Other than it being tradition, I never really appreciated his nagging concern for my safety.

That all changed Saturday while hunting ruffed grouse in a remote section of Superior National Forest in northeastern Minnesota.

"You didn't happen to bring a compass, did you?" my friend, Erik Marquette, asked as we stood in the middle of a dense tangle of broom handle-sized poplars.

When your guide, whose hunted an area for the better part of a decade, is asking for a compass, you know you're in some deep-woods doo-doo.

Of course I hadn't brought a compass. Why would I? It's not like I drag along a proverbial survival cache of gear on every outing. Just because my college buddies nicknamed me "boy scout" all those years ago, doesn't mean I, almost obsessively, bring matches, a lighter, two compasses, knives and other means of keeping myself alive on even the most harmless of outdoors walks.

Utterly preposterous.

Who was I kidding? There's a reason I'm "boy scout," but in any case, on this hunt, I decided to let that survival-first mentality lapse.

In a panic, I began patting myself down like an obsessive-compulsive ATF officer on a caffeine high. Maybe there was the off chance that I hadn't purposely decided to keep all my usual survival stuff back in the truck to lighten my hunting vest. Maybe, just maybe, one of those dozens of compasses I'd collected through the years had managed to wedge itself into an unforeseen corner of a hidden pocket.

I inventoried along the way: shotgun shells, dog treats, a half-empty water bottle (this definitely wasn't a half-full moment), wallet, knife, and a Leatherman multi-tool.

Alas, no compass.

Well, at least I had a driver's license, so the search party would be able to identify my rotting corpse.

In my front right pocket I suddenly felt something that had been grabbed on a whim. Originally, I'd brought the mobile phone to take pictures, since the batteries were dead in my point-and-shoot camera. Now, however, that phone might just be the ticket out of this mess.

That is, if there was a signal. Had I not been on the verge of an anxiety attack, I would have laughed at the notion. Really, how in the world would I ever get a signal when I had a hard time just finishing a conversation in the basement without getting cut off? That was why I rarely brought a phone out in the wild, as it more often than not was nothing more than additional bulk to already full pockets.

******************************

## GIVEN TASK
In the grouse-hunting story, why had the narrator originally brought the mobile phone? The items that come next are separate material, not part of the story.

Dataset entries:
******************************

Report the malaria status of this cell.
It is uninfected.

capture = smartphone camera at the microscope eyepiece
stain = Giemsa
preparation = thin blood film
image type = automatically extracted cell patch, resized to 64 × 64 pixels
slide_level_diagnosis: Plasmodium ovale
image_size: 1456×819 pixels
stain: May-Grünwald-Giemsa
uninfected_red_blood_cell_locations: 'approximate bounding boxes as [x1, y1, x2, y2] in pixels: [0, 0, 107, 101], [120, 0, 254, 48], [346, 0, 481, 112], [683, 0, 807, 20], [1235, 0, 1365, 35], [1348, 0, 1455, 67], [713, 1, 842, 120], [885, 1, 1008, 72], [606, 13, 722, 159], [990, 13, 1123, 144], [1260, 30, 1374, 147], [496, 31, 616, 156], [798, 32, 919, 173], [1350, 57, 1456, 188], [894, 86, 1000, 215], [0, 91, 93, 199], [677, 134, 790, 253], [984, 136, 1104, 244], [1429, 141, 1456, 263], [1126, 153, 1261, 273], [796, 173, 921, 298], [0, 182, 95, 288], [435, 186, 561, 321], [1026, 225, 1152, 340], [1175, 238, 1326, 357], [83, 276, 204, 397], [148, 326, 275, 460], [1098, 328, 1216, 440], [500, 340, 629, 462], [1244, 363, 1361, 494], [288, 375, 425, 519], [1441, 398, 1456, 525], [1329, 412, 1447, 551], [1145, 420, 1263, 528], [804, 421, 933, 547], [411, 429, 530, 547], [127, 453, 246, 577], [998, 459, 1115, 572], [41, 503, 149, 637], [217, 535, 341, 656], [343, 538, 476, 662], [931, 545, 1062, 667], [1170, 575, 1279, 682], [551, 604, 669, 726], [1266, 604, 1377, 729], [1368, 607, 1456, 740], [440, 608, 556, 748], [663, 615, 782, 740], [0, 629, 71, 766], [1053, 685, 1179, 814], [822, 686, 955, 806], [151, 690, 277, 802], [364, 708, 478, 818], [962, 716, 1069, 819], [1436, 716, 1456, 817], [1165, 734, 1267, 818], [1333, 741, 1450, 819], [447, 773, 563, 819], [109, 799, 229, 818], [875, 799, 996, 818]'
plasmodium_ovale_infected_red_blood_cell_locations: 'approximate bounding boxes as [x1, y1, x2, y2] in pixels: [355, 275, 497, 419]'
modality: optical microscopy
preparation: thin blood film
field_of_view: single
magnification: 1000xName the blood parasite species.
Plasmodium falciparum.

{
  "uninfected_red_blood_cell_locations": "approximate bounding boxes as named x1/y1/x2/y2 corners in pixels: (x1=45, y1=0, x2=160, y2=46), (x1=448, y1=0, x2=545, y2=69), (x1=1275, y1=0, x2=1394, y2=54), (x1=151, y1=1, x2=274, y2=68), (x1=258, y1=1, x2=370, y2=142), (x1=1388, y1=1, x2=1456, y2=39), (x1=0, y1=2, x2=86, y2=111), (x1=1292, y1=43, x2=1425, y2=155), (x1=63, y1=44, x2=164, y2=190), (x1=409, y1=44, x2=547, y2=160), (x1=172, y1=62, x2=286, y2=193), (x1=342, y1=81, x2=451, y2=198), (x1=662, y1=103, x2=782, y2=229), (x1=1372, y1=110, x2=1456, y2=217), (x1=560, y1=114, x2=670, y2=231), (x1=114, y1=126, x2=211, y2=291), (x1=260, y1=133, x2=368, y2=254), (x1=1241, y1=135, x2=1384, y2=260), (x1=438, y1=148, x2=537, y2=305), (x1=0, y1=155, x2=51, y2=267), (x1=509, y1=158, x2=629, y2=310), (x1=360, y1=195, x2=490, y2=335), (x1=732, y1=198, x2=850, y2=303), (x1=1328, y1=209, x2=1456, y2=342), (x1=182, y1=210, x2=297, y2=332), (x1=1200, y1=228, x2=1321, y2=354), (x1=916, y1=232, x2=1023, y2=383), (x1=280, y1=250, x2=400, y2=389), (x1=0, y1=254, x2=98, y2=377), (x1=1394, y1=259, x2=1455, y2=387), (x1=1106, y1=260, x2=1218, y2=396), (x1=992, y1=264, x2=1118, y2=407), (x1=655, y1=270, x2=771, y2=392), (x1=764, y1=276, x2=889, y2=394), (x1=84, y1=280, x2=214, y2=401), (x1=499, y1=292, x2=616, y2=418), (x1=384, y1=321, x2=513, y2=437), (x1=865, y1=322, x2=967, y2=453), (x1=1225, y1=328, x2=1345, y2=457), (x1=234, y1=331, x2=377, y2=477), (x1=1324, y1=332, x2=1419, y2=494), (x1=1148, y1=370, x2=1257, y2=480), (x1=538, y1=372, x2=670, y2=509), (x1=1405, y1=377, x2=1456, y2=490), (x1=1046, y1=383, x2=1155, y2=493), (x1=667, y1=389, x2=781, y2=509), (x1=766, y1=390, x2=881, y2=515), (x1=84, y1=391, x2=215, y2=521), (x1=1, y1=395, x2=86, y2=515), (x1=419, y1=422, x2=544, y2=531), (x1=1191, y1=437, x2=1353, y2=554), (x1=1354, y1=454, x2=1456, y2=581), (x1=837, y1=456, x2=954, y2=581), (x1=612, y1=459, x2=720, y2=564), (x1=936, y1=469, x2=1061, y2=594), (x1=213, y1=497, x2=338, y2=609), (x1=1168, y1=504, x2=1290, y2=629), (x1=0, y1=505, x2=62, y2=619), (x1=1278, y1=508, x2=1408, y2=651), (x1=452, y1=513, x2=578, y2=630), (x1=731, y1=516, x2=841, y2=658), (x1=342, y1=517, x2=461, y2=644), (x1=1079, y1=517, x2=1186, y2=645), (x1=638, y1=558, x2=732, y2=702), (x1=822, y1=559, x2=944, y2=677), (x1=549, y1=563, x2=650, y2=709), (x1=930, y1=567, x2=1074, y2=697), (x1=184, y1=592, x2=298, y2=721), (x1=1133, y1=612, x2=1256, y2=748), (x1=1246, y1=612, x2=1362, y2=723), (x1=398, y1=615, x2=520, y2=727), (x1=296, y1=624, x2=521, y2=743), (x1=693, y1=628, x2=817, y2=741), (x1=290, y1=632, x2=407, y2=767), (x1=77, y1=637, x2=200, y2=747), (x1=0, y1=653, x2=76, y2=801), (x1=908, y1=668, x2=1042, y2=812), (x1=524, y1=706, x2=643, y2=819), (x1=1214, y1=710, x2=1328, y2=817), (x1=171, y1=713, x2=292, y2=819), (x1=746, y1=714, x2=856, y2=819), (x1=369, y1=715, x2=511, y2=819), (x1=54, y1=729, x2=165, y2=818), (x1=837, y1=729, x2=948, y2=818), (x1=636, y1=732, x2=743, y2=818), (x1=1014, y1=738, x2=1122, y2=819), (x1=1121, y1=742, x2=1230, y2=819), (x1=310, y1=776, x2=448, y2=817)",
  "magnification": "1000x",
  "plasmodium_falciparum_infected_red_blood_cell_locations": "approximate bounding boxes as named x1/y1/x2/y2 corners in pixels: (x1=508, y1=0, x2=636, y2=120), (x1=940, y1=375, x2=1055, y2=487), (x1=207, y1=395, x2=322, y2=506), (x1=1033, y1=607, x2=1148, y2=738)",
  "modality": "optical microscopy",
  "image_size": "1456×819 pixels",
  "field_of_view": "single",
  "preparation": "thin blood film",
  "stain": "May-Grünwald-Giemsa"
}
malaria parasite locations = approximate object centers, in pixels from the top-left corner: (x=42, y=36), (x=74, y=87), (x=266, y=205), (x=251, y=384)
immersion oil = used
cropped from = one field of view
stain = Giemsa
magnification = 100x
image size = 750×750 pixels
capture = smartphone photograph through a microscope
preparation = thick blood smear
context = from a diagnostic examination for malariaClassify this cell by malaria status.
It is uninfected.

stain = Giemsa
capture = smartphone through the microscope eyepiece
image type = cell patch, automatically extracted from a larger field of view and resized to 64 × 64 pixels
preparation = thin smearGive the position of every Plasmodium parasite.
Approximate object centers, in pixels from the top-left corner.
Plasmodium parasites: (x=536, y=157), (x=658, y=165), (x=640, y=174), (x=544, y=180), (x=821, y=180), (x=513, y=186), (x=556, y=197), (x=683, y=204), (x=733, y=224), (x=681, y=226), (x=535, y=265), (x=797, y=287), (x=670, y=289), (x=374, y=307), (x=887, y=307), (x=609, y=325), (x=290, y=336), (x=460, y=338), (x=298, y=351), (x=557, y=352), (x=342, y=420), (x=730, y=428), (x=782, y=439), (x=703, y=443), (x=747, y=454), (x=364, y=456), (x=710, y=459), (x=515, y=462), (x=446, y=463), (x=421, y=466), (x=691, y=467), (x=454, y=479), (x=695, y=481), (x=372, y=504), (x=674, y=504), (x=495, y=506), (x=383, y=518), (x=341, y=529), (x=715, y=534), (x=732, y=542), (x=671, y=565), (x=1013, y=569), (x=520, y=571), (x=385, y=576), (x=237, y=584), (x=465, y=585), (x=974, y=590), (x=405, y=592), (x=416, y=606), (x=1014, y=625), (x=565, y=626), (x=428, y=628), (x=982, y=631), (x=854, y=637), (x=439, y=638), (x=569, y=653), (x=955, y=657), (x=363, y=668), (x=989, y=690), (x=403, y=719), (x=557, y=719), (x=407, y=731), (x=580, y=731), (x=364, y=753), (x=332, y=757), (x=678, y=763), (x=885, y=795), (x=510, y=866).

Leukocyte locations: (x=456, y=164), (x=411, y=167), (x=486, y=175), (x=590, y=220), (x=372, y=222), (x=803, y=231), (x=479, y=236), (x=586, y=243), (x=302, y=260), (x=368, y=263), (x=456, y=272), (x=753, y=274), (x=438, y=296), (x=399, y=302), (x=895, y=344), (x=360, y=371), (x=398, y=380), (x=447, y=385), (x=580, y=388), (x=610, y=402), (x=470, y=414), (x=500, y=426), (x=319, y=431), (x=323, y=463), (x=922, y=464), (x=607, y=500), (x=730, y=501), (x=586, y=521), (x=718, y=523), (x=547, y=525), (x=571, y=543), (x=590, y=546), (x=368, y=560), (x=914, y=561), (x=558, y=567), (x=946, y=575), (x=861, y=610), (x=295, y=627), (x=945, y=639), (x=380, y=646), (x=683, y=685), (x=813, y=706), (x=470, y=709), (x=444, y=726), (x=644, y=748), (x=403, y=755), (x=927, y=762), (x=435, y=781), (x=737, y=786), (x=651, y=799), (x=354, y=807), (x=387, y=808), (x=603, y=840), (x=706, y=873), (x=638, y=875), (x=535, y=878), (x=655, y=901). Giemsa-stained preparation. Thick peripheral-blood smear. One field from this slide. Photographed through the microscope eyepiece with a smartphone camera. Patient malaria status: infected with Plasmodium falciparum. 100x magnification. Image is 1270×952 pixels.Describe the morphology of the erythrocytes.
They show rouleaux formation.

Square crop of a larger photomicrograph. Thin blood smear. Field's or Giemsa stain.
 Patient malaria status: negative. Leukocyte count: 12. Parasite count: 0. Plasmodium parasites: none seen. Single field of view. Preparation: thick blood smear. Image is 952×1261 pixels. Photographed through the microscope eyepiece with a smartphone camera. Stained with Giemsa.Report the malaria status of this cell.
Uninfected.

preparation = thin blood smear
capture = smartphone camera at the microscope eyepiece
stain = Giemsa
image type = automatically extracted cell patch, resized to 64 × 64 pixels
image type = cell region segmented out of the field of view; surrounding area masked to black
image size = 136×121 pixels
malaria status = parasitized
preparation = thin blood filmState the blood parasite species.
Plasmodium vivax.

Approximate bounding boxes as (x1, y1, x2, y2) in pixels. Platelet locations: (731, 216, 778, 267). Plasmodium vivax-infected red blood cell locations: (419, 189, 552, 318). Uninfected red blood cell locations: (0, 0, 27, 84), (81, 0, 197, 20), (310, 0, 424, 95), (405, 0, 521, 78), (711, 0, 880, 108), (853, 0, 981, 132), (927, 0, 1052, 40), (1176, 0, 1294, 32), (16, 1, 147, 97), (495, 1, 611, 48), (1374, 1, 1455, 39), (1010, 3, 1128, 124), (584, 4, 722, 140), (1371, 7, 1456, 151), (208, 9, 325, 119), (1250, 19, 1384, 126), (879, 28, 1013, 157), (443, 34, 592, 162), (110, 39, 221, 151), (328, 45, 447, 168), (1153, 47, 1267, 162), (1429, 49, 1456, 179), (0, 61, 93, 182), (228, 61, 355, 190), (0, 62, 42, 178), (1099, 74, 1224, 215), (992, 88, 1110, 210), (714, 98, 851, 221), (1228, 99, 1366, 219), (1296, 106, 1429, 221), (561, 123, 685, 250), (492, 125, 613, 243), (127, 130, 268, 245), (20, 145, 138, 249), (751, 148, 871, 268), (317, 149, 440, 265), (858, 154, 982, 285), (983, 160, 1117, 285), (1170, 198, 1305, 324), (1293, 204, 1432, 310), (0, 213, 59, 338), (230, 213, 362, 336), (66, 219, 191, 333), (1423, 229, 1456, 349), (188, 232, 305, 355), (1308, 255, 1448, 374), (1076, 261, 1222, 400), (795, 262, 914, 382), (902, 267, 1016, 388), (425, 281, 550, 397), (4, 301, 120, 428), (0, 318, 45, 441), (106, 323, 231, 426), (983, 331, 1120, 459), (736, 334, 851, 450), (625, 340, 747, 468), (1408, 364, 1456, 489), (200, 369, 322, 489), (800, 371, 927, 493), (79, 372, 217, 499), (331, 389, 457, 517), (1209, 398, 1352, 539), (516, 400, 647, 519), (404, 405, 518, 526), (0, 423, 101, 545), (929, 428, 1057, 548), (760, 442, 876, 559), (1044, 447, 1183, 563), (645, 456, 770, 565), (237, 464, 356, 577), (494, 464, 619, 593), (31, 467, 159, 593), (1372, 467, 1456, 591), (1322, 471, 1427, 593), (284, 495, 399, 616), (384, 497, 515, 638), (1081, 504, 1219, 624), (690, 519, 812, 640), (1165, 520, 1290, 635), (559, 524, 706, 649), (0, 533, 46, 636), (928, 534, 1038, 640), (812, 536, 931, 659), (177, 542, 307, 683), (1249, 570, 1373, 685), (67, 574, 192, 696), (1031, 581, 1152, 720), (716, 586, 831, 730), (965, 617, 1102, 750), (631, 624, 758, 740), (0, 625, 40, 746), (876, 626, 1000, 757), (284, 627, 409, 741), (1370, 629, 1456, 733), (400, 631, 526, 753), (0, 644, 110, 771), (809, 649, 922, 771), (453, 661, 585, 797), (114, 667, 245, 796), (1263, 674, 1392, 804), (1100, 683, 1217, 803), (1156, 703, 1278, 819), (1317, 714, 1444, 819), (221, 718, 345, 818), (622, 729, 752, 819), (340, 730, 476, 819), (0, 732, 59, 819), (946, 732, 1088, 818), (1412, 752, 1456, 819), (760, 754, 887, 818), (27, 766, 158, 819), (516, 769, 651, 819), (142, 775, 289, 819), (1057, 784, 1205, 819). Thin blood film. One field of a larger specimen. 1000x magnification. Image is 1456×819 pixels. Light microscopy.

******************************

## EXERCISE RESULT
To take pictures, since the batteries were dead in the narrator's point-and-shoot camera.